Right. That's why the wiki had it marked as proposed. It had not been agreed 
to. It contained the last state of the proposal. It meant that at a later date 
the conversation could be continued.

> 
> If you feel that Scope should still be under consideration, I encourage you 
> to address Troy's objections.

Answer to all objections: It can be handled automatically just like 
InstallSize. If it is there great. If not assume the entire v11n.

He offered to whip up a speedy computation. There was concern expressed that it 
wouldn't be speedy enough for older iPhones. This has been recently discussed 
on another thread, with suggested API and a bump to get it in there. Once 
there, we'll empirically see whether it is fast enough. I'm working on similar 
for JSword.

> 
>> I'm not at all clear why NoParagraphs was added as a Feature for the
>> frontends to use. I don't remember any discussion of it here. I don't
>> see the need for it. A frontend can examine each and every verse to
>> see if there is paragraphing or other such structural elements that
>> imply paragraphing. I have no intention of using it for the KJV. At
>> least not without community discussion and buy-in.

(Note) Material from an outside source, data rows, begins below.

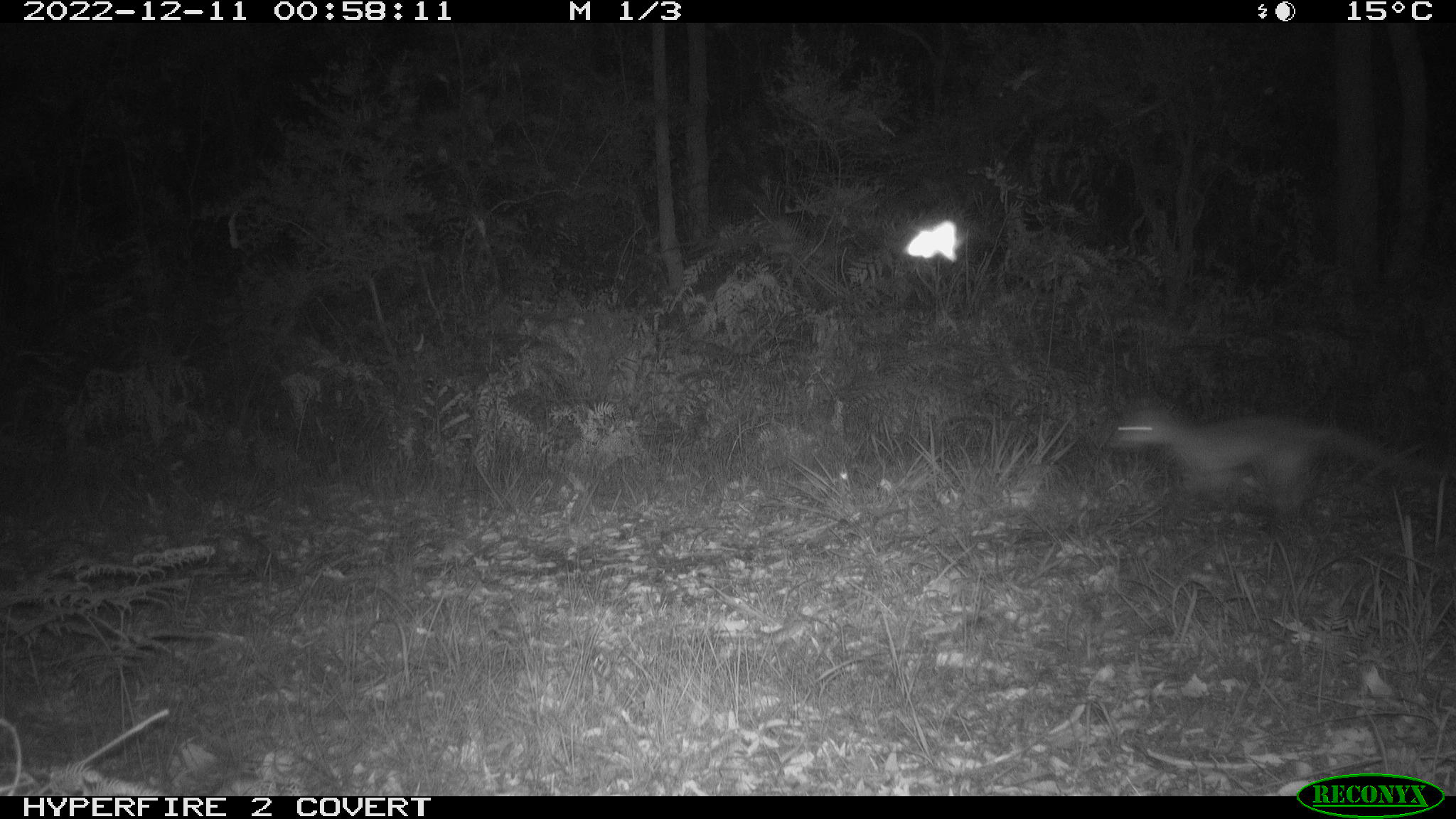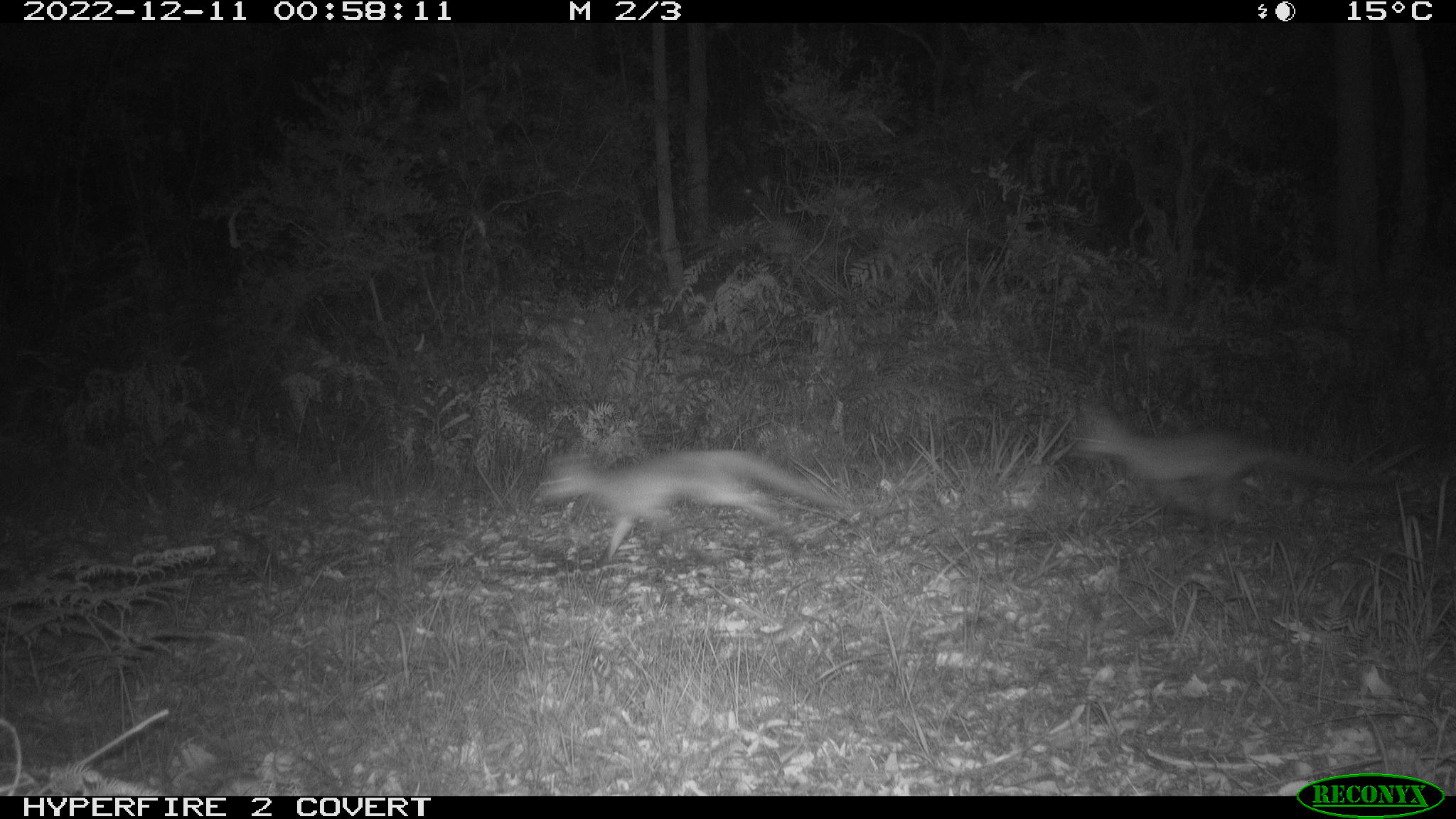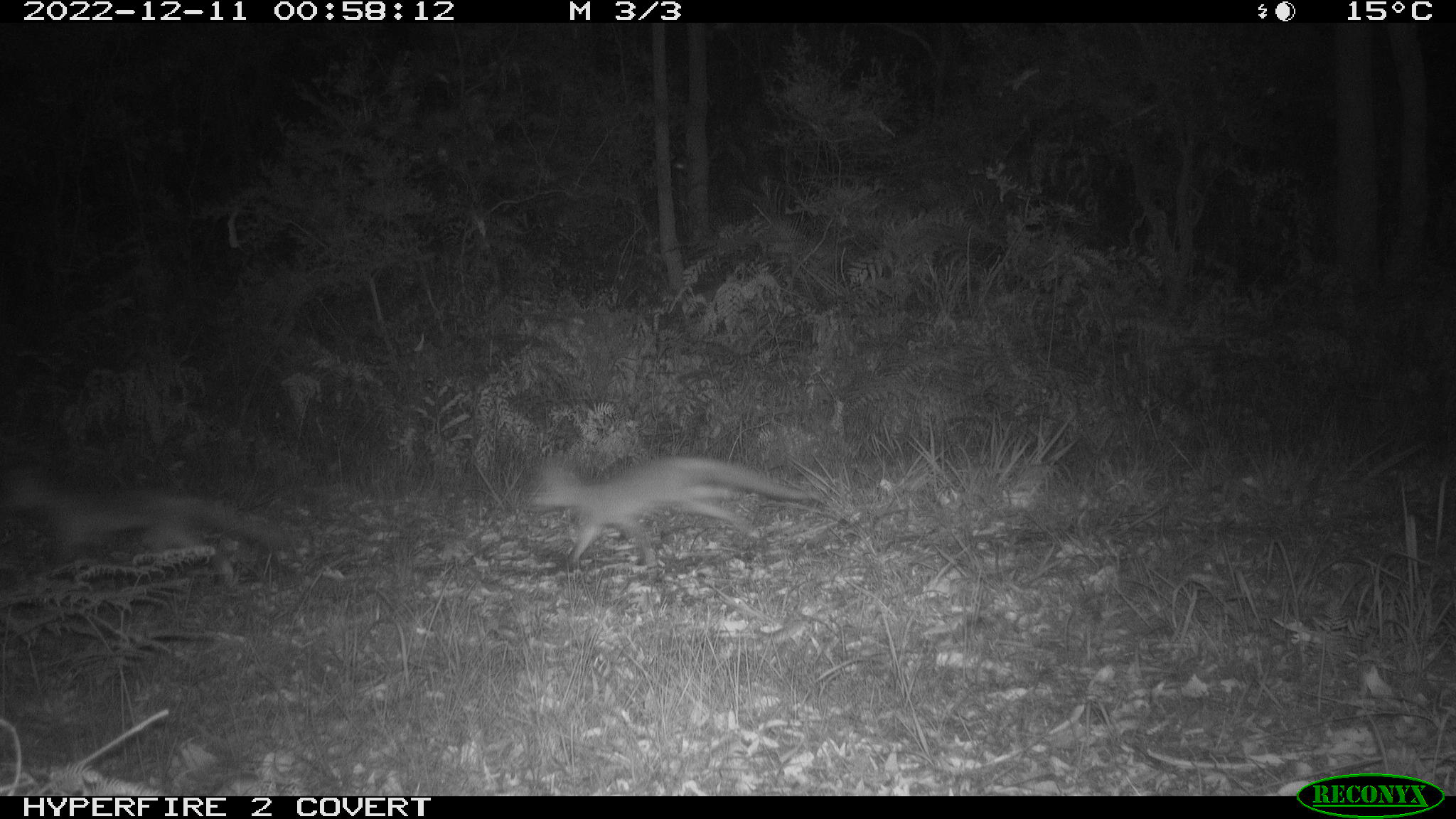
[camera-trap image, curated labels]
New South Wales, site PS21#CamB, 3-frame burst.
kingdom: Animalia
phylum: Chordata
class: Mammalia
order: Carnivora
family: Canidae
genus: Vulpes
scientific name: Vulpes vulpes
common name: red fox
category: fox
Fox (red fox) (Vulpes vulpes).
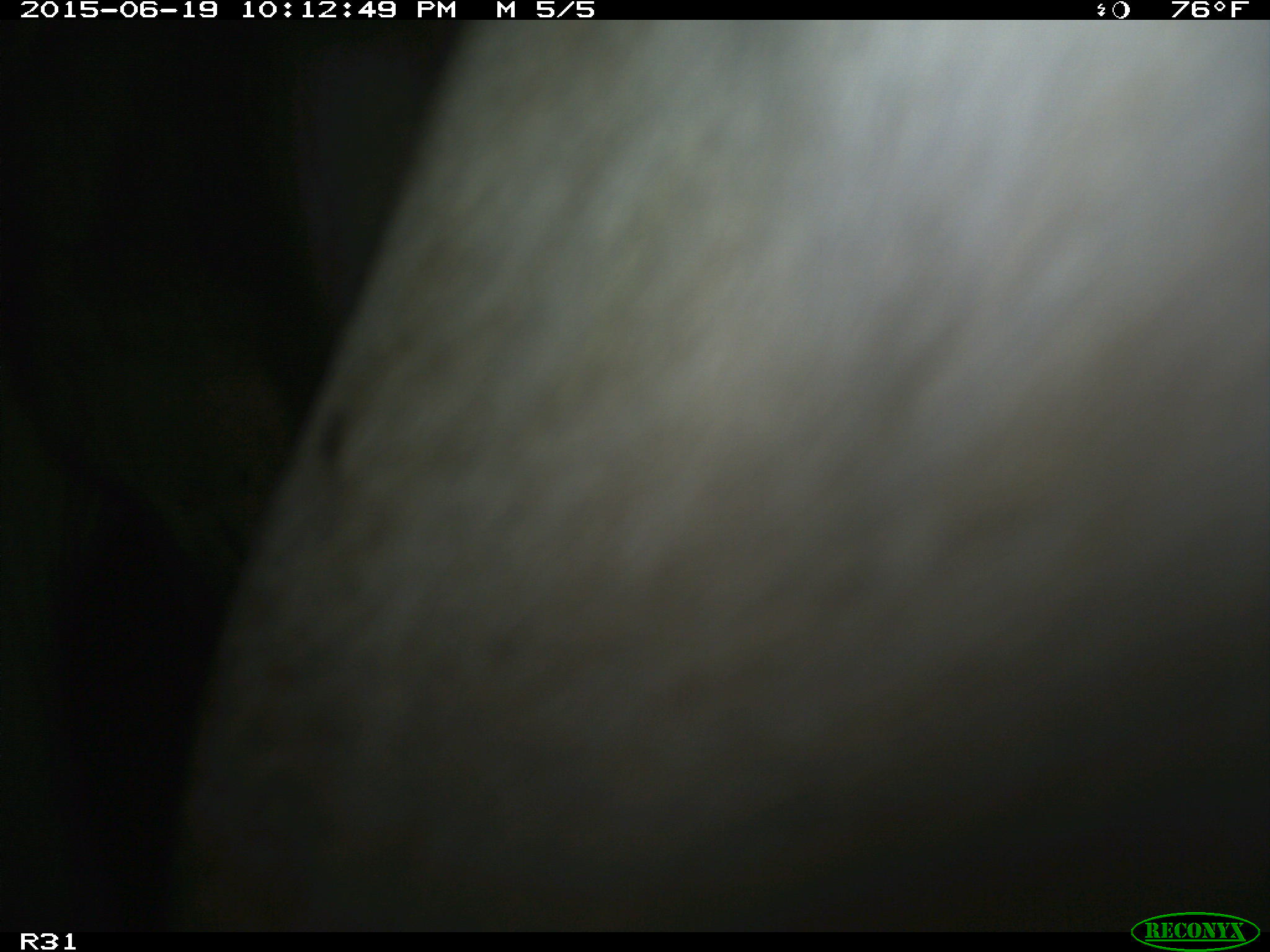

This paragraph was mean. I should not have said it this way at all. I was upset 
that Scope was pulled from the wiki when it had been there for over a year and 
NoParagraphing was added (based on a discussion that was further back than I 
could remember).

Again my apologies.

>> 
>> How is NoParagraphs any different than NoIntroductions (or
>> Introductions) !!!!!
> 
> They're quite different. There are an order of magnitude more verses than 
> introductions. Knowing whether to render a particular chapter (or other view 
> scope) as VPL or paragraphed would require doing a substring search through 
> every single verse of the module in order to maintain consistent rendering 
> across chapters. So that would make it about a 3-4 orders of magnitude more 
> work than checking for introductions at run time. (Compare the number of 
> bytes per Bible times the number of paragraphing elements to the number of 
> chapters per Bible. That's the difference in the order of work.)

Chapter N, Verse 0 will have content in most new OSIS modules. Osis2mod retains 
pretty much everything. It will probably contain:
<chapter osisID="xxxx">
<title>Genesis N</title>
(Though it might not have the title.)

This has no introduction. It does have content: Markup and titles. The only way 
to tell that it doesn't have an introduction is to parse it. I mentioned this 
in an earlier post.

How is this any harder than parsing to see if there is are elements related to 
paragraphing?

> 
> 
> Feature=NoParagraphs was discussed in 2009. Literally no one disagreed with 
> the proposal to add *something*. David asked about a feature like this a few 
> weeks back, prompting me to add the discussed and generally approved-of 
> feature to the wiki. I went with NoParagraphs rather than Paragraphs because 
> it's clearly the marked case and the fallback behavior for existing content 
> will be the current behavior.
> 
> Original discussion thread here:
> http://www.crosswire.org/pipermail/sword-devel/2009-November/033058.html

I re-read the thread and there were objections. I don't think they were 
addressed before the thread stopped. The biggest was that people didn't want 
the module version number to be bumped when the only change was to the conf. 
The other big one was that the real problem with VPL was for modules that had 
paragraphing. (The desire was for frontends to know when to expect paragraphing 
so that VPL would not introduce so much blank lines. The whitespace issue is 
being worked. I don't know if it is encompassing the VPL whitespace issue.)

I don't think we reached any more conclusion regarding the feature than for 
scope/coverage.

> 
> It's informational for front end developers, so there are no implied 
> conformance requirements. If you want to render the KJV incorrectly by 
> default in Bible Desktop, that's your choice.

Chris, in an earlier response, I apologized for my tone. I repeat that apology 
here.

I really don't care one way or the other whether Feature=(No)Paragraphing is 
added to the conf.

As far as I know, every frontend renders the KJV incorrectly by default.